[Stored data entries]
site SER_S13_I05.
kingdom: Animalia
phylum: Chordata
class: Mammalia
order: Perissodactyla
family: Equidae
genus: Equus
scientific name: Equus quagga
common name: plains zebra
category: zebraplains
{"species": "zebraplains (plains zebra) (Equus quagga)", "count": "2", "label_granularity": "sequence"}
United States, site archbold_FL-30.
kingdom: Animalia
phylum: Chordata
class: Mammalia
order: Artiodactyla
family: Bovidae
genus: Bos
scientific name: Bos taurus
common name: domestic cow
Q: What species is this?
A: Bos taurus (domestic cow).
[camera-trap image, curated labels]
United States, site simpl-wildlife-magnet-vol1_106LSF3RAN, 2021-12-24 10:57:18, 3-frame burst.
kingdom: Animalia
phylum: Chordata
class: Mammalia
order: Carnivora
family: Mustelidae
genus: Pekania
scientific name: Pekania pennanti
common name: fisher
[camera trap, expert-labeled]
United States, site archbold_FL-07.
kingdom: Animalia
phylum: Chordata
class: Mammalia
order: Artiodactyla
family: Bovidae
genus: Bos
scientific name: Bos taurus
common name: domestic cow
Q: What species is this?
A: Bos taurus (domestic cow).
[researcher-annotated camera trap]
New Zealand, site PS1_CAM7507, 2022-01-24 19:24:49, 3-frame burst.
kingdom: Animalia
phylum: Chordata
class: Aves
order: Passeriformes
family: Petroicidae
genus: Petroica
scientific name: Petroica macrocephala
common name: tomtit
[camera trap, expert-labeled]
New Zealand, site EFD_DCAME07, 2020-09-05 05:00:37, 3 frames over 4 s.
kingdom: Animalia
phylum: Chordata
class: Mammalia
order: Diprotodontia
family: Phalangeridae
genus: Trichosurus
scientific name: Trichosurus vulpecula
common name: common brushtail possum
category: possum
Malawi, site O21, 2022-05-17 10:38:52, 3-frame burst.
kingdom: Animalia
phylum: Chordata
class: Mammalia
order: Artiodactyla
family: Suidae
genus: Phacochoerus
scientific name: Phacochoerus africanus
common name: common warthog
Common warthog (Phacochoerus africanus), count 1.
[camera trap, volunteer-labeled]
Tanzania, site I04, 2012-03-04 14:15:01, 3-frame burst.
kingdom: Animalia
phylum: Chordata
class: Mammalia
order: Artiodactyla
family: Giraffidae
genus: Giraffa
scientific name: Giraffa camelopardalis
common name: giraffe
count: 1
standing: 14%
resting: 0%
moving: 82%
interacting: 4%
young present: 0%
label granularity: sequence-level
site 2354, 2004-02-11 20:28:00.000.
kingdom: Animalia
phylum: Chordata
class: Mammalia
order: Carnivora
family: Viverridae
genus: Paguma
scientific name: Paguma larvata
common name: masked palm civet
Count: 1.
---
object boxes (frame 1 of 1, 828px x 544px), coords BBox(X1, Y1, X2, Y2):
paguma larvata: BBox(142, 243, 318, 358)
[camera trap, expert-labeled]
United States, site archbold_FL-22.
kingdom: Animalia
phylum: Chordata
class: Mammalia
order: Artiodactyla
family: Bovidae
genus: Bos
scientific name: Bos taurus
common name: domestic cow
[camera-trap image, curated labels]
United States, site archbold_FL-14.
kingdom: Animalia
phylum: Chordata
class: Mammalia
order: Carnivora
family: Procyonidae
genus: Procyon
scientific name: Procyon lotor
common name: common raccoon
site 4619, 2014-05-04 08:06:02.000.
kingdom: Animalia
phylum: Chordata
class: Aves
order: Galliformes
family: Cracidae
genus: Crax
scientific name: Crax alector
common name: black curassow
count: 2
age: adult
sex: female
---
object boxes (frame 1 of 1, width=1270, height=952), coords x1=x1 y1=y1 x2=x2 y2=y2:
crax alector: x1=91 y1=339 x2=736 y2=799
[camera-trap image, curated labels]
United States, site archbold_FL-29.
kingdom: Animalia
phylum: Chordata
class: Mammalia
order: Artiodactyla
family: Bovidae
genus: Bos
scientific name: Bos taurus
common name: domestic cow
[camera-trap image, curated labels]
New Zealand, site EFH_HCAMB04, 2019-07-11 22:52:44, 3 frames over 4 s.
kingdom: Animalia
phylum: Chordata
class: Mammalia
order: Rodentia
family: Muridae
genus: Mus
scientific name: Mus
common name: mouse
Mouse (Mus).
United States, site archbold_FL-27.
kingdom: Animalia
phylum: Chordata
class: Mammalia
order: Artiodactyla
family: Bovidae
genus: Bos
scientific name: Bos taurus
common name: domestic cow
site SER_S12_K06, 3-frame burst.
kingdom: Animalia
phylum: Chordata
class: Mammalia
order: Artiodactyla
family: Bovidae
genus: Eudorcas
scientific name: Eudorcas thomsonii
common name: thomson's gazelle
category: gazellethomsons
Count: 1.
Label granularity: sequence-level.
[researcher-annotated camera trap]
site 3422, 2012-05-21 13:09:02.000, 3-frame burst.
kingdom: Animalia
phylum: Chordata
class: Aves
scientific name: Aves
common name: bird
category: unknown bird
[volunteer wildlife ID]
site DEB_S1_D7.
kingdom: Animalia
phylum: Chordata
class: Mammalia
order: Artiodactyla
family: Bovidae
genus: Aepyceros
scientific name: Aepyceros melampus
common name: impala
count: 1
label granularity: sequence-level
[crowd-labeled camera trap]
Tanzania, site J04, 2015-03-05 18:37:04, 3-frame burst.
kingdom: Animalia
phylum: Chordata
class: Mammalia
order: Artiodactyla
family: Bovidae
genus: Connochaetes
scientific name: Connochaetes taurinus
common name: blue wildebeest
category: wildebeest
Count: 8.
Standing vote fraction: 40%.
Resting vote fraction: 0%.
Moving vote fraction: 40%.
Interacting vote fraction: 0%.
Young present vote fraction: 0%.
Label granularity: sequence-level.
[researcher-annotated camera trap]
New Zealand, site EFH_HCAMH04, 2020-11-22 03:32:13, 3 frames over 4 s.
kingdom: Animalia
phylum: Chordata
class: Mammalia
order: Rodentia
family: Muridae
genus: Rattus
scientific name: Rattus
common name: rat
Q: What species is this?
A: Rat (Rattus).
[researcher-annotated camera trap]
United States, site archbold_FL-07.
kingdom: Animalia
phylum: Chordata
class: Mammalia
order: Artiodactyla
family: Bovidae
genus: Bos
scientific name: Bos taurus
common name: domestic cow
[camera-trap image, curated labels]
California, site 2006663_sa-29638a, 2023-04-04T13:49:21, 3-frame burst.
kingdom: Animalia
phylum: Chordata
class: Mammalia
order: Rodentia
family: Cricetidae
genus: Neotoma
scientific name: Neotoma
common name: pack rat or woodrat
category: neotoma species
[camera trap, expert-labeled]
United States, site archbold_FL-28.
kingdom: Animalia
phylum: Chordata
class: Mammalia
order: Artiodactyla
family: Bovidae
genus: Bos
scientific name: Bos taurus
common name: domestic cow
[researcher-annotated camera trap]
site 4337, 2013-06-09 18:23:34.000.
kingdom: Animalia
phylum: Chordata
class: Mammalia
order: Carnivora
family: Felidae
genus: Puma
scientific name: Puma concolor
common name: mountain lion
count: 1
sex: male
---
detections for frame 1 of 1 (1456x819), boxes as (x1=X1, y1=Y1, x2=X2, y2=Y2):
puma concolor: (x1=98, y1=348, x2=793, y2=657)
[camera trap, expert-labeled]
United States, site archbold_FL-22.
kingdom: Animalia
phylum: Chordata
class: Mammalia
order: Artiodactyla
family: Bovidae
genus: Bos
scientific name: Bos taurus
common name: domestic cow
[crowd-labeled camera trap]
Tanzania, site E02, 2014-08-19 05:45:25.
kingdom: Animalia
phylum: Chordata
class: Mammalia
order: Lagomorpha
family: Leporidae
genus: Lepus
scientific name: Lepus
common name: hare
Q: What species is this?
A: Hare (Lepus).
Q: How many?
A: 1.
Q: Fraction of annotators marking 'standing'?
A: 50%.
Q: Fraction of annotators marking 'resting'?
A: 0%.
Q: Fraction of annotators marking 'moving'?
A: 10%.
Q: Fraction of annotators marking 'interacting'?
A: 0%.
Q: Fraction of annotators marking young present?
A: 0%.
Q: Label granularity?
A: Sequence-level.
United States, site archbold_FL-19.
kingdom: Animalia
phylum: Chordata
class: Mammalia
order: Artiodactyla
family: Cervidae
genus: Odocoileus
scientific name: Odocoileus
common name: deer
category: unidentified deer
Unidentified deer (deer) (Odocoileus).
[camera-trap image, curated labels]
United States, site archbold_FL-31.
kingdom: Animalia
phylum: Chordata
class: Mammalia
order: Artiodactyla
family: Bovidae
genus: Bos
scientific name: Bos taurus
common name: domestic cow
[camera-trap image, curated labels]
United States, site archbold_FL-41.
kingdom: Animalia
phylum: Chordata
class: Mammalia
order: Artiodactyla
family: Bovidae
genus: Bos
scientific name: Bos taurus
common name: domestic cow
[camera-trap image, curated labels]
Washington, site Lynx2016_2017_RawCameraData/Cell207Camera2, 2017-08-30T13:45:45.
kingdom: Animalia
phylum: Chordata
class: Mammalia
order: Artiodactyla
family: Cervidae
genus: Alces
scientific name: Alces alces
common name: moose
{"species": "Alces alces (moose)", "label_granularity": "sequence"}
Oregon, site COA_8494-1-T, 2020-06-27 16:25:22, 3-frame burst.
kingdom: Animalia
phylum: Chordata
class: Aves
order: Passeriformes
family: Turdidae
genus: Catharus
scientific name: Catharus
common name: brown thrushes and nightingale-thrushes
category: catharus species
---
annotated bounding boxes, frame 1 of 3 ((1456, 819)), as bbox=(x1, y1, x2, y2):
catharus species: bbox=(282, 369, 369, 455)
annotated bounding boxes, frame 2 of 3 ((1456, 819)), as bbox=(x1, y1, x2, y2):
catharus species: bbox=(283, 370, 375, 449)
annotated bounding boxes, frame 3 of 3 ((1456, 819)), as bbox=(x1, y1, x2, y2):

What to produce
Your answer should be the lines above from the one containing "sex: female" through the one containing "scientific name: Eudorcas thomsonii", copied exactly and with both ends kept.

Finished task
sex: female
---
object boxes (frame 1 of 1, width=1270, height=952), coords x1=x1 y1=y1 x2=x2 y2=y2:
crax alector: x1=91 y1=339 x2=736 y2=799
[camera-trap image, curated labels]
United States, site archbold_FL-29.
kingdom: Animalia
phylum: Chordata
class: Mammalia
order: Artiodactyla
family: Bovidae
genus: Bos
scientific name: Bos taurus
common name: domestic cow
[camera-trap image, curated labels]
New Zealand, site EFH_HCAMB04, 2019-07-11 22:52:44, 3 frames over 4 s.
kingdom: Animalia
phylum: Chordata
class: Mammalia
order: Rodentia
family: Muridae
genus: Mus
scientific name: Mus
common name: mouse
Mouse (Mus).
United States, site archbold_FL-27.
kingdom: Animalia
phylum: Chordata
class: Mammalia
order: Artiodactyla
family: Bovidae
genus: Bos
scientific name: Bos taurus
common name: domestic cow
site SER_S12_K06, 3-frame burst.
kingdom: Animalia
phylum: Chordata
class: Mammalia
order: Artiodactyla
family: Bovidae
genus: Eudorcas
scientific name: Eudorcas thomsonii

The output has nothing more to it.